Very little needs to be said about the following photos of first responders on September 11th, 2001 and during the subsequent recovery efforts. The images speak for themselves. Some of these brave souls paid the ultimate price for their heroics, but all first responders that day showed us that even during the darkest hours, humanity can shine incredibly bright.
Assistant Chief Gerard A. Barbara looks up at the burning towers of the World Trade Center on September 11, 2001 in New York City. Moments later he would go in, never to return. (Photo by David Handschuh/NY Daily News Archive via Getty Images)
New York Daily News staff photographer David Handschuh is carried from site after his leg was shattered by falling debris while he was photographing the terrorist attack. (Photo by Todd Maisel/NY Daily News Archive via Getty Images)
Police officer Mike Brennan helps a distraught woman known only as Beverly, as ash and debris cover the area following the collapse of 1 World Trade Center. (Photo by Corey Sipkin/NY Daily News Archive via Getty Images)

## Recorded data
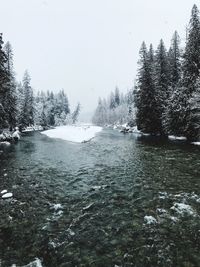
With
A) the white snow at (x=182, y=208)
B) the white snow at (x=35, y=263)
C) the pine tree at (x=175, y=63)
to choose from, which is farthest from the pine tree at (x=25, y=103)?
the white snow at (x=35, y=263)

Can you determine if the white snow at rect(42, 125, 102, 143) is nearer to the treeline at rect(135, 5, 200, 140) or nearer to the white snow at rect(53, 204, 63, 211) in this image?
the treeline at rect(135, 5, 200, 140)

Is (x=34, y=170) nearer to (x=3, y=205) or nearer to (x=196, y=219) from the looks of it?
(x=3, y=205)

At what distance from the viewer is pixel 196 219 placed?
27.0 ft

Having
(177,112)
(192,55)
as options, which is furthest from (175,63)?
(177,112)

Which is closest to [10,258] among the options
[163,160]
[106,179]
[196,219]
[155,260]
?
[155,260]

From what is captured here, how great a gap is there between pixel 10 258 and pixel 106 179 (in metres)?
7.81

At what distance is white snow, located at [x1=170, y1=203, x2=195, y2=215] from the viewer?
28.9ft

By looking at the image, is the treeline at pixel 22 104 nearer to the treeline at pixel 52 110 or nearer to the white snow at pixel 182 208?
the treeline at pixel 52 110

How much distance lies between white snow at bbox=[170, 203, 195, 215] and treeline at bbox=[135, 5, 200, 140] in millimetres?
22194

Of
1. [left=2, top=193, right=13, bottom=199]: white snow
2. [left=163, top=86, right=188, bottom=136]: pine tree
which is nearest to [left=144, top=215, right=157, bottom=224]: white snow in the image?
[left=2, top=193, right=13, bottom=199]: white snow

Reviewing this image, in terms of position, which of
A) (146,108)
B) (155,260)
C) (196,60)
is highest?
(196,60)

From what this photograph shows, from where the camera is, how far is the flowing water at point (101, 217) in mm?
6324

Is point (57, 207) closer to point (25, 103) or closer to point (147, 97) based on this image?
point (147, 97)

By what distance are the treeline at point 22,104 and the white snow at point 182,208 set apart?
84.3 feet
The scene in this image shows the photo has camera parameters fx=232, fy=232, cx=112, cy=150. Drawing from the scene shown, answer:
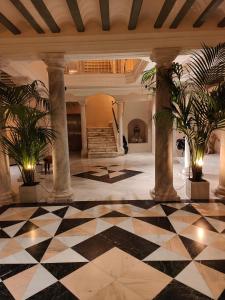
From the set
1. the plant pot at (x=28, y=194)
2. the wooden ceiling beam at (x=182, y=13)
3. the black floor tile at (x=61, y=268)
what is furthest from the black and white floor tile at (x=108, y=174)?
the wooden ceiling beam at (x=182, y=13)

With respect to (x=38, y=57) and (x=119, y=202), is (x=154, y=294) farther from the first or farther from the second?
(x=38, y=57)

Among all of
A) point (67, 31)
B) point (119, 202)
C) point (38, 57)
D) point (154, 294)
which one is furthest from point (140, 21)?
point (154, 294)

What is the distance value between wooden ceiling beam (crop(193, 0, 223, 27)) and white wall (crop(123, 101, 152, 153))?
26.0 ft

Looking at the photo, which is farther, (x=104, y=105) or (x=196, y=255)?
(x=104, y=105)

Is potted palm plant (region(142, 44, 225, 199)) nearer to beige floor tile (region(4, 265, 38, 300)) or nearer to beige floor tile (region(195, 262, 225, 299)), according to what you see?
beige floor tile (region(195, 262, 225, 299))

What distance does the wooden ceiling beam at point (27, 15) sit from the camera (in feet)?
9.88

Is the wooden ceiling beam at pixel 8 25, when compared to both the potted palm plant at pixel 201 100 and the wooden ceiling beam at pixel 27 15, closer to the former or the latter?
the wooden ceiling beam at pixel 27 15

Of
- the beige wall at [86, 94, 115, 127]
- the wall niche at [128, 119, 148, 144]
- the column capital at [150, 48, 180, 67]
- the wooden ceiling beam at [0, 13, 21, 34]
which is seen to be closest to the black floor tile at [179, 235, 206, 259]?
the column capital at [150, 48, 180, 67]

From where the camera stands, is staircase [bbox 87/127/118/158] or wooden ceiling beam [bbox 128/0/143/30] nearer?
wooden ceiling beam [bbox 128/0/143/30]

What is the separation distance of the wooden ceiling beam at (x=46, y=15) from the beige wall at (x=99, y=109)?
10.8 m

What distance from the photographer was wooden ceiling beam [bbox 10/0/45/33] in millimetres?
3013


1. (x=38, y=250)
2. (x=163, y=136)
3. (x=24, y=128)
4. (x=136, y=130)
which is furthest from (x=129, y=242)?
(x=136, y=130)

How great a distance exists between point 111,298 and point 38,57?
3.93m

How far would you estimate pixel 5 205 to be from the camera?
4.32m
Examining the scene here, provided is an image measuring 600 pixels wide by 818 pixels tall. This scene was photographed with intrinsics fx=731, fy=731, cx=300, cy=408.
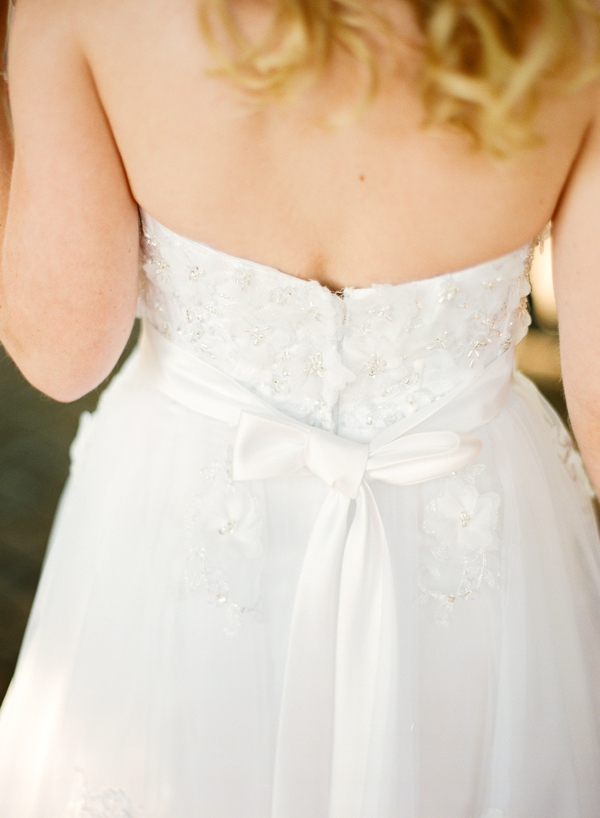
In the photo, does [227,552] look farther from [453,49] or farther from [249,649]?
[453,49]

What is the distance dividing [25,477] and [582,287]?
262 centimetres

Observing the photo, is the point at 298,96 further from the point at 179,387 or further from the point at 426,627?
the point at 426,627

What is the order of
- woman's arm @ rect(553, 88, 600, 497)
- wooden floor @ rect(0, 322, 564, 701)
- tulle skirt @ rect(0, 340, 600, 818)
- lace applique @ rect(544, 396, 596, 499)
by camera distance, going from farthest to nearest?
wooden floor @ rect(0, 322, 564, 701), lace applique @ rect(544, 396, 596, 499), tulle skirt @ rect(0, 340, 600, 818), woman's arm @ rect(553, 88, 600, 497)

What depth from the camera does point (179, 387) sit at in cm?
107

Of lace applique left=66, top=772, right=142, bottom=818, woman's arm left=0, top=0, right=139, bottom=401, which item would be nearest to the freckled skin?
woman's arm left=0, top=0, right=139, bottom=401

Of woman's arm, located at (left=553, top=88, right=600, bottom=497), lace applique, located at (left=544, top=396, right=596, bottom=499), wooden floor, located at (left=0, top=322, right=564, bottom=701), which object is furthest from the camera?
wooden floor, located at (left=0, top=322, right=564, bottom=701)

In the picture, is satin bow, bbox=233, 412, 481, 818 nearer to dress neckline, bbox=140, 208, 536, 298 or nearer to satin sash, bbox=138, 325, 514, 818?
satin sash, bbox=138, 325, 514, 818

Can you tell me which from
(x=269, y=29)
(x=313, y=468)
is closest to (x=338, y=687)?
(x=313, y=468)

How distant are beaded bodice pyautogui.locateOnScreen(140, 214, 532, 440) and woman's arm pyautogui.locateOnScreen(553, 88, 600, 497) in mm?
66

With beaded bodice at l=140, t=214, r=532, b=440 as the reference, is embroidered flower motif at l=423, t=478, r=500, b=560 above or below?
below

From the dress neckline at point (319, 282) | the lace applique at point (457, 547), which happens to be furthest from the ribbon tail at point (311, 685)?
the dress neckline at point (319, 282)

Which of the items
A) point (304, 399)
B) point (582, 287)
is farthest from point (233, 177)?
point (582, 287)

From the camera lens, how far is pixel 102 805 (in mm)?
977

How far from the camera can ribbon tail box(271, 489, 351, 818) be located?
966mm
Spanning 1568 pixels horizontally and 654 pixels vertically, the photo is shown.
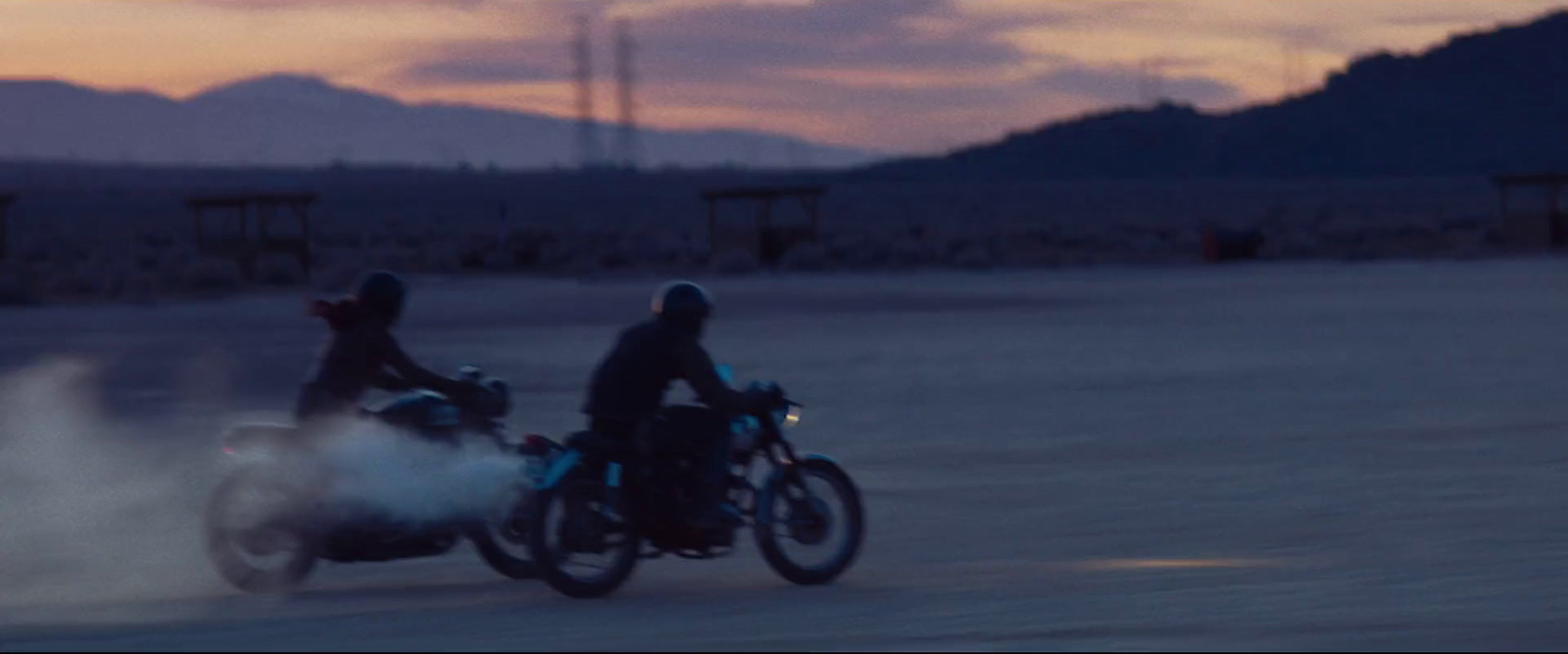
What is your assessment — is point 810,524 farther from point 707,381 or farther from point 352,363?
point 352,363

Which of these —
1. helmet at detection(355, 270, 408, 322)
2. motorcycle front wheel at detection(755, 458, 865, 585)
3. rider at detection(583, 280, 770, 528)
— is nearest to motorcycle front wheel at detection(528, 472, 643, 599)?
rider at detection(583, 280, 770, 528)

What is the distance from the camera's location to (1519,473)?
47.2 ft

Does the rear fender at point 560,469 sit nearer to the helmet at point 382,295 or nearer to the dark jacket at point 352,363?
the dark jacket at point 352,363

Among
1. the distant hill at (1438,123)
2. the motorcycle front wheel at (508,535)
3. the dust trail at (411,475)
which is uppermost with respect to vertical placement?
the distant hill at (1438,123)

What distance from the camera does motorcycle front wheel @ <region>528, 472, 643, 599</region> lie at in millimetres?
9680

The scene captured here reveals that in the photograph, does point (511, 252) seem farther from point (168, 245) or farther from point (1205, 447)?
point (1205, 447)

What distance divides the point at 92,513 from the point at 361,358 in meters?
3.62

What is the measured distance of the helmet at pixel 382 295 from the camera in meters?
10.3

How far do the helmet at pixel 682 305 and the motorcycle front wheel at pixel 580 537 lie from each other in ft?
2.48

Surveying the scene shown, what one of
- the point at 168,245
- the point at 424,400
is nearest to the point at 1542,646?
the point at 424,400

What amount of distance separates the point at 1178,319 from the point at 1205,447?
17.2m

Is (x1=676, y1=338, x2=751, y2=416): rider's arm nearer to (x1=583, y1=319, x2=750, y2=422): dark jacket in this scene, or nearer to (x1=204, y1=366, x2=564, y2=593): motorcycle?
(x1=583, y1=319, x2=750, y2=422): dark jacket

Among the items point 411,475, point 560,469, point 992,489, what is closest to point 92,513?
point 411,475

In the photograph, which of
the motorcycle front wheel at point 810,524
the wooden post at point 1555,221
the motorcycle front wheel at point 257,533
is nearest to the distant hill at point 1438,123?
the wooden post at point 1555,221
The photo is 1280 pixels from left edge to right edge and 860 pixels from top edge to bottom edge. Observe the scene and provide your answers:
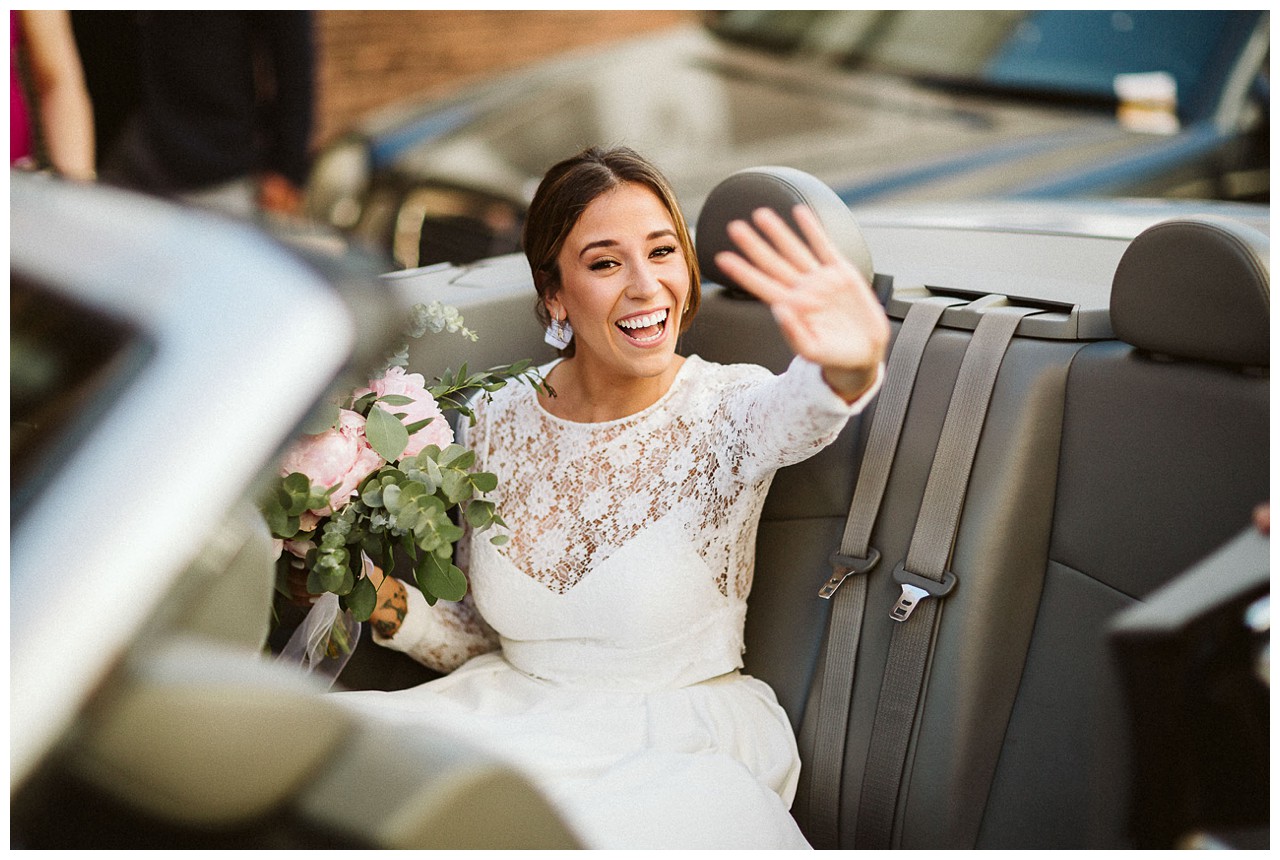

## What you will do
Can you copy the stretch of the September 11 first responders text above from "Police officer Mike" through "Sipkin/NY Daily News Archive via Getty Images)" word for word?

## Exercise output
Police officer Mike Brennan helps a distraught woman known only as Beverly, as ash and debris cover the area following the collapse of 1 World Trade Center. (Photo by Corey Sipkin/NY Daily News Archive via Getty Images)